In the data below, find the line containing "Relative to the"; reproduce that line and all subsequent lines exactly, and nothing else.
─── Data entries
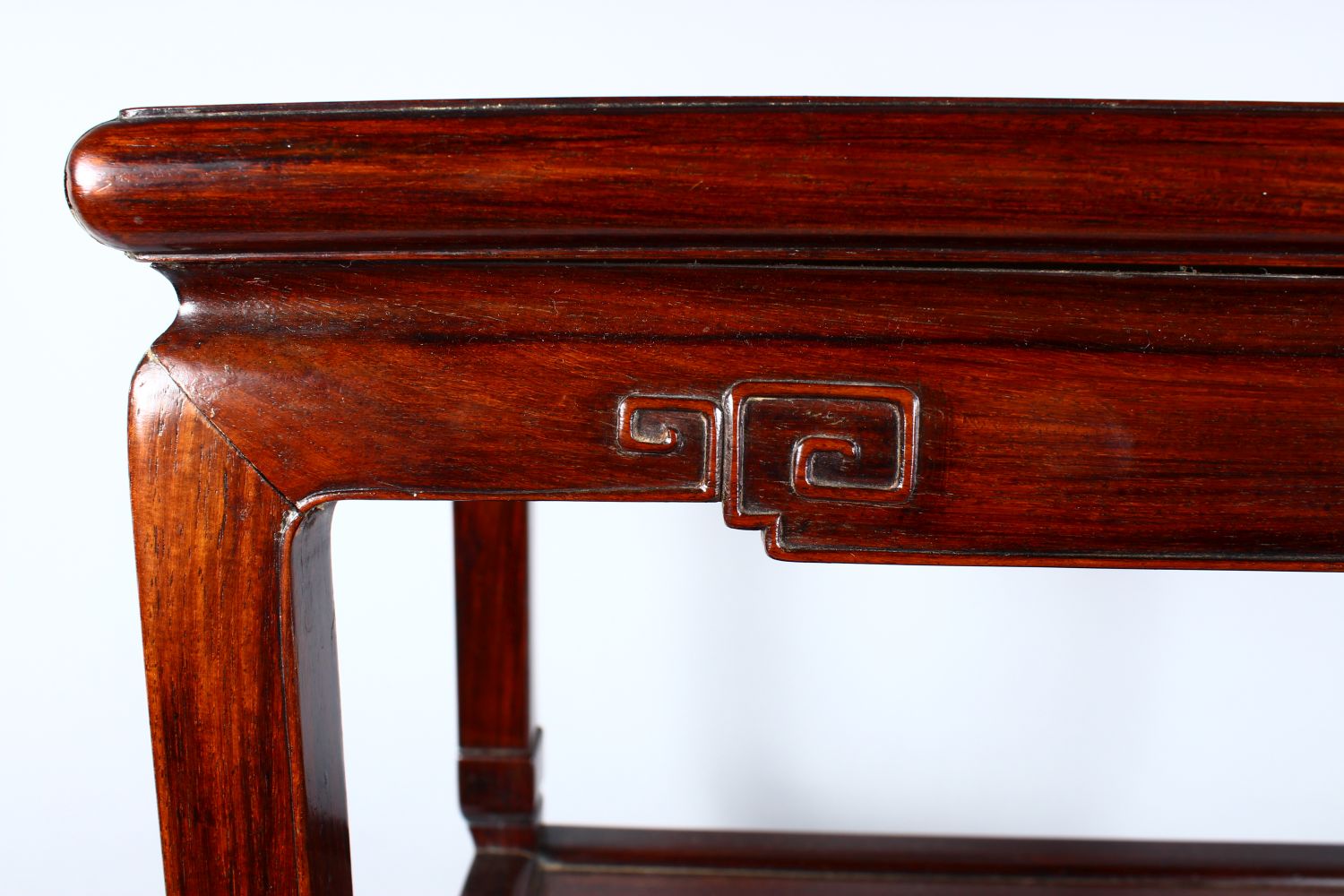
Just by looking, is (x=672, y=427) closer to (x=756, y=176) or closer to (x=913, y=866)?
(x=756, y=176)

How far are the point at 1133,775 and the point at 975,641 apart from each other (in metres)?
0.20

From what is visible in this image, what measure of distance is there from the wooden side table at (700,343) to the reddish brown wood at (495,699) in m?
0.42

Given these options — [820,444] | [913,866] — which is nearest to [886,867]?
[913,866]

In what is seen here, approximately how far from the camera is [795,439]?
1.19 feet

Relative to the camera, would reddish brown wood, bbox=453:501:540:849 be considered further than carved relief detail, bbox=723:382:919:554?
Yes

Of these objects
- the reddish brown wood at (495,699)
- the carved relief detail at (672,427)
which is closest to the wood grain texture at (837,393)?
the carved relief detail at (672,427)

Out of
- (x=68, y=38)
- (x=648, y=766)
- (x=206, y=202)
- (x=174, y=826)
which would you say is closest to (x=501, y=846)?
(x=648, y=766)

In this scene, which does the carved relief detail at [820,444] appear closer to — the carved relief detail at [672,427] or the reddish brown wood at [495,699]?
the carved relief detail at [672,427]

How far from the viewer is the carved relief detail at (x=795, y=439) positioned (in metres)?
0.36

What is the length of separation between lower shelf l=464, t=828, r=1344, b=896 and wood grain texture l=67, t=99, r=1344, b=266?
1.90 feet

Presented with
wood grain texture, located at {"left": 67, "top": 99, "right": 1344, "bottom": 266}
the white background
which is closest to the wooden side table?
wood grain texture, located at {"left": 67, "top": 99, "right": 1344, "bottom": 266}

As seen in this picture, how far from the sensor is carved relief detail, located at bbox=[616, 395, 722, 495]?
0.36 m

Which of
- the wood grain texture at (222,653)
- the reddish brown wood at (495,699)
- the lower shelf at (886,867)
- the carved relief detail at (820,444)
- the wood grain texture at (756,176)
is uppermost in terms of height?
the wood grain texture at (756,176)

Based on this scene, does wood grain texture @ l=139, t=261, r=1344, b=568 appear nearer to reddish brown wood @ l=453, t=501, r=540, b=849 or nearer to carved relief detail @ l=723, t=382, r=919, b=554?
──────
## Answer
Relative to the camera, would reddish brown wood, bbox=453:501:540:849 be considered further than carved relief detail, bbox=723:382:919:554?
Yes

Of these objects
- the reddish brown wood at (495,699)
- the carved relief detail at (672,427)
which is closest to the wood grain texture at (837,393)?
the carved relief detail at (672,427)

Out of
- (x=68, y=38)
- (x=648, y=766)
- (x=206, y=202)
- (x=174, y=826)
which would you say is closest to (x=501, y=846)?
(x=648, y=766)

In this scene, which does the carved relief detail at [820,444] appear closer to — the carved relief detail at [672,427] or the reddish brown wood at [495,699]?
the carved relief detail at [672,427]

How far from the viewer is the carved relief detail at (x=795, y=439) positioned (in metres)?
0.36

What is the length of separation between lower shelf l=464, t=828, r=1344, b=896 and wood grain texture l=67, t=99, r=1344, b=266?
1.90 feet

Presented with
wood grain texture, located at {"left": 67, "top": 99, "right": 1344, "bottom": 266}
the white background
which is closest to the wooden side table?
wood grain texture, located at {"left": 67, "top": 99, "right": 1344, "bottom": 266}

As seen in this picture, how far from the sensor is carved relief detail, located at bbox=[616, 395, 722, 495]?
0.36 m

Which of
- the wood grain texture at (222,653)
- the reddish brown wood at (495,699)
- the lower shelf at (886,867)
- the carved relief detail at (820,444)
- the wood grain texture at (756,176)
is uppermost in terms of height?
the wood grain texture at (756,176)

Based on this scene, does wood grain texture @ l=139, t=261, r=1344, b=568 appear nearer to reddish brown wood @ l=453, t=501, r=540, b=849 or nearer to carved relief detail @ l=723, t=382, r=919, b=554?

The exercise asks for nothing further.